Repeat each record word for word. Leave nothing out.

━━━ SOURCE DATA ━━━

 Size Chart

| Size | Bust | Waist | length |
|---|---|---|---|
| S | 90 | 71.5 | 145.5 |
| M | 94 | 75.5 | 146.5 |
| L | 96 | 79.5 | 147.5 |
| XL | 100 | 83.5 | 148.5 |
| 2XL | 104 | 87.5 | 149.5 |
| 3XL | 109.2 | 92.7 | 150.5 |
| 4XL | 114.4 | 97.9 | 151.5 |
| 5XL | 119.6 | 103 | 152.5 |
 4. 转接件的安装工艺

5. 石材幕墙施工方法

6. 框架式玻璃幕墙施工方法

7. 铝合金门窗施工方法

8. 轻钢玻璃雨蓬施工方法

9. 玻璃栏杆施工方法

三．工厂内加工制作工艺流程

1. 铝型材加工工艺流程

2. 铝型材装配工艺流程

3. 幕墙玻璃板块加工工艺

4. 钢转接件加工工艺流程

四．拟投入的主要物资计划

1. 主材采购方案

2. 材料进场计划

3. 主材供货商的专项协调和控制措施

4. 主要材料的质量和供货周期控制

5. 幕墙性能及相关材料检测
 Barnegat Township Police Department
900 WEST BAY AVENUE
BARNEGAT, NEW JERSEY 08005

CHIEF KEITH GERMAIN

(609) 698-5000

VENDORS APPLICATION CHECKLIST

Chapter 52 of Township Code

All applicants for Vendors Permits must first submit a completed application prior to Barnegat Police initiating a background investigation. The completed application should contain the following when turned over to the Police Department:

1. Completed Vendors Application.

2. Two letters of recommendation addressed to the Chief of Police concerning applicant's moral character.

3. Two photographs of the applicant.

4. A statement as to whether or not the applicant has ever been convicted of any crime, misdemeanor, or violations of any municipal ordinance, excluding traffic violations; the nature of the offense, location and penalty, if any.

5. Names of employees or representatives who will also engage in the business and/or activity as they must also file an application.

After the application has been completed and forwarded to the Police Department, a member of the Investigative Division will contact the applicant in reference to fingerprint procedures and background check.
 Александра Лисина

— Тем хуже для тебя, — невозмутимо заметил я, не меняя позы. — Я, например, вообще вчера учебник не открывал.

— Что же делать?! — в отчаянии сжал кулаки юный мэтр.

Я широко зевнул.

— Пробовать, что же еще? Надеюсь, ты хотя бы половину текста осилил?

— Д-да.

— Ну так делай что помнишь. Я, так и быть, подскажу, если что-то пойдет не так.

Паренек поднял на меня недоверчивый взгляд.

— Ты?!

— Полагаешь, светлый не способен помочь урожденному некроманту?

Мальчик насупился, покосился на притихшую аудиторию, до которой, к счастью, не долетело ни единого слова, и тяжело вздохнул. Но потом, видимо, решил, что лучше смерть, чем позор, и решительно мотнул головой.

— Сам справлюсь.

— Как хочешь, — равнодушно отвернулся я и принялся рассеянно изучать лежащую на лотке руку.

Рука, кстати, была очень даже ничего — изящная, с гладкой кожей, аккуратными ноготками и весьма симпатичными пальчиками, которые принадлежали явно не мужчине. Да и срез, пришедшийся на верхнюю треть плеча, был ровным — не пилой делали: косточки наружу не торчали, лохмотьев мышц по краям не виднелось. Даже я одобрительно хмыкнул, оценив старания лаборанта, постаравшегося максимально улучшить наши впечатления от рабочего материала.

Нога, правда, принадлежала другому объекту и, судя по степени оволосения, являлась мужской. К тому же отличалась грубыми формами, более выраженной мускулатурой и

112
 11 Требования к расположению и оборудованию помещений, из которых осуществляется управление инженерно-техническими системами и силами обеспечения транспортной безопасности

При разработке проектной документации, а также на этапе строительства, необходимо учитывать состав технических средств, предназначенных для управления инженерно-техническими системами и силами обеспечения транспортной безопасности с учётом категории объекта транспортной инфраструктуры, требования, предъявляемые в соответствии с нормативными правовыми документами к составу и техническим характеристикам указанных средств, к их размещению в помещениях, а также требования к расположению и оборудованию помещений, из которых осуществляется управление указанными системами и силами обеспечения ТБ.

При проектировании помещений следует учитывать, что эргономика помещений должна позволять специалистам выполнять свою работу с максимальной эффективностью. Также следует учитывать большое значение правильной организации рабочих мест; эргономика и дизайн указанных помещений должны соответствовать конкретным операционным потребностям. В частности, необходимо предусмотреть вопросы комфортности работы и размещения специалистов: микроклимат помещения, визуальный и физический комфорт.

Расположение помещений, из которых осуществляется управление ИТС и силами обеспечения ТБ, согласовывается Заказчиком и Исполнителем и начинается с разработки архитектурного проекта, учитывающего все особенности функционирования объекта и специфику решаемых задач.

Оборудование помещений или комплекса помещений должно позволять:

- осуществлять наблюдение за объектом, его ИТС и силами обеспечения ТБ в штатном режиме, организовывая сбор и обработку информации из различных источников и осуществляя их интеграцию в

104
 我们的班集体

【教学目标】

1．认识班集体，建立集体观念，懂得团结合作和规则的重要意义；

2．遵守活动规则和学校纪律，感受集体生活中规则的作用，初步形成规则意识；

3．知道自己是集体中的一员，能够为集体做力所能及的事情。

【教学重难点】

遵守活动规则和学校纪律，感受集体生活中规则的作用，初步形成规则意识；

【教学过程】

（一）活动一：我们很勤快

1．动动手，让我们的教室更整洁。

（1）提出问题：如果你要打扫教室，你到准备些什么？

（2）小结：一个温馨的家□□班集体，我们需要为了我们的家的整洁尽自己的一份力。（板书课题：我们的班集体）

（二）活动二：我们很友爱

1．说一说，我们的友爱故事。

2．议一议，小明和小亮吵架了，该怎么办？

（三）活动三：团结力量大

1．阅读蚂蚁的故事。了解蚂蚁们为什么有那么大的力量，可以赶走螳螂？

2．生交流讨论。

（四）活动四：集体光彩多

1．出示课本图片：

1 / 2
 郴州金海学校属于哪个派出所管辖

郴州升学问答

━━━

■ ANSWER FOR THIS EXERCISE
 Size Chart

| Size | Bust | Waist | length |
|---|---|---|---|
| S | 90 | 71.5 | 145.5 |
| M | 94 | 75.5 | 146.5 |
| L | 96 | 79.5 | 147.5 |
| XL | 100 | 83.5 | 148.5 |
| 2XL | 104 | 87.5 | 149.5 |
| 3XL | 109.2 | 92.7 | 150.5 |
| 4XL | 114.4 | 97.9 | 151.5 |
| 5XL | 119.6 | 103 | 152.5 |
 4. 转接件的安装工艺

5. 石材幕墙施工方法

6. 框架式玻璃幕墙施工方法

7. 铝合金门窗施工方法

8. 轻钢玻璃雨蓬施工方法

9. 玻璃栏杆施工方法

三．工厂内加工制作工艺流程

1. 铝型材加工工艺流程

2. 铝型材装配工艺流程

3. 幕墙玻璃板块加工工艺

4. 钢转接件加工工艺流程

四．拟投入的主要物资计划

1. 主材采购方案

2. 材料进场计划

3. 主材供货商的专项协调和控制措施

4. 主要材料的质量和供货周期控制

5. 幕墙性能及相关材料检测
 Barnegat Township Police Department
900 WEST BAY AVENUE
BARNEGAT, NEW JERSEY 08005

CHIEF KEITH GERMAIN

(609) 698-5000

VENDORS APPLICATION CHECKLIST

Chapter 52 of Township Code

All applicants for Vendors Permits must first submit a completed application prior to Barnegat Police initiating a background investigation. The completed application should contain the following when turned over to the Police Department:

1. Completed Vendors Application.

2. Two letters of recommendation addressed to the Chief of Police concerning applicant's moral character.

3. Two photographs of the applicant.

4. A statement as to whether or not the applicant has ever been convicted of any crime, misdemeanor, or violations of any municipal ordinance, excluding traffic violations; the nature of the offense, location and penalty, if any.

5. Names of employees or representatives who will also engage in the business and/or activity as they must also file an application.

After the application has been completed and forwarded to the Police Department, a member of the Investigative Division will contact the applicant in reference to fingerprint procedures and background check.
 Александра Лисина

— Тем хуже для тебя, — невозмутимо заметил я, не меняя позы. — Я, например, вообще вчера учебник не открывал.

— Что же делать?! — в отчаянии сжал кулаки юный мэтр.

Я широко зевнул.

— Пробовать, что же еще? Надеюсь, ты хотя бы половину текста осилил?

— Д-да.

— Ну так делай что помнишь. Я, так и быть, подскажу, если что-то пойдет не так.

Паренек поднял на меня недоверчивый взгляд.

— Ты?!

— Полагаешь, светлый не способен помочь урожденному некроманту?

Мальчик насупился, покосился на притихшую аудиторию, до которой, к счастью, не долетело ни единого слова, и тяжело вздохнул. Но потом, видимо, решил, что лучше смерть, чем позор, и решительно мотнул головой.

— Сам справлюсь.

— Как хочешь, — равнодушно отвернулся я и принялся рассеянно изучать лежащую на лотке руку.

Рука, кстати, была очень даже ничего — изящная, с гладкой кожей, аккуратными ноготками и весьма симпатичными пальчиками, которые принадлежали явно не мужчине. Да и срез, пришедшийся на верхнюю треть плеча, был ровным — не пилой делали: косточки наружу не торчали, лохмотьев мышц по краям не виднелось. Даже я одобрительно хмыкнул, оценив старания лаборанта, постаравшегося максимально улучшить наши впечатления от рабочего материала.

Нога, правда, принадлежала другому объекту и, судя по степени оволосения, являлась мужской. К тому же отличалась грубыми формами, более выраженной мускулатурой и

112
 11 Требования к расположению и оборудованию помещений, из которых осуществляется управление инженерно-техническими системами и силами обеспечения транспортной безопасности

При разработке проектной документации, а также на этапе строительства, необходимо учитывать состав технических средств, предназначенных для управления инженерно-техническими системами и силами обеспечения транспортной безопасности с учётом категории объекта транспортной инфраструктуры, требования, предъявляемые в соответствии с нормативными правовыми документами к составу и техническим характеристикам указанных средств, к их размещению в помещениях, а также требования к расположению и оборудованию помещений, из которых осуществляется управление указанными системами и силами обеспечения ТБ.

При проектировании помещений следует учитывать, что эргономика помещений должна позволять специалистам выполнять свою работу с максимальной эффективностью. Также следует учитывать большое значение правильной организации рабочих мест; эргономика и дизайн указанных помещений должны соответствовать конкретным операционным потребностям. В частности, необходимо предусмотреть вопросы комфортности работы и размещения специалистов: микроклимат помещения, визуальный и физический комфорт.

Расположение помещений, из которых осуществляется управление ИТС и силами обеспечения ТБ, согласовывается Заказчиком и Исполнителем и начинается с разработки архитектурного проекта, учитывающего все особенности функционирования объекта и специфику решаемых задач.

Оборудование помещений или комплекса помещений должно позволять:

- осуществлять наблюдение за объектом, его ИТС и силами обеспечения ТБ в штатном режиме, организовывая сбор и обработку информации из различных источников и осуществляя их интеграцию в

104
 我们的班集体

【教学目标】

1．认识班集体，建立集体观念，懂得团结合作和规则的重要意义；

2．遵守活动规则和学校纪律，感受集体生活中规则的作用，初步形成规则意识；

3．知道自己是集体中的一员，能够为集体做力所能及的事情。

【教学重难点】

遵守活动规则和学校纪律，感受集体生活中规则的作用，初步形成规则意识；

【教学过程】

（一）活动一：我们很勤快

1．动动手，让我们的教室更整洁。

（1）提出问题：如果你要打扫教室，你到准备些什么？

（2）小结：一个温馨的家□□班集体，我们需要为了我们的家的整洁尽自己的一份力。（板书课题：我们的班集体）

（二）活动二：我们很友爱

1．说一说，我们的友爱故事。

2．议一议，小明和小亮吵架了，该怎么办？

（三）活动三：团结力量大

1．阅读蚂蚁的故事。了解蚂蚁们为什么有那么大的力量，可以赶走螳螂？

2．生交流讨论。

（四）活动四：集体光彩多

1．出示课本图片：

1 / 2
 郴州金海学校属于哪个派出所管辖

郴州升学问答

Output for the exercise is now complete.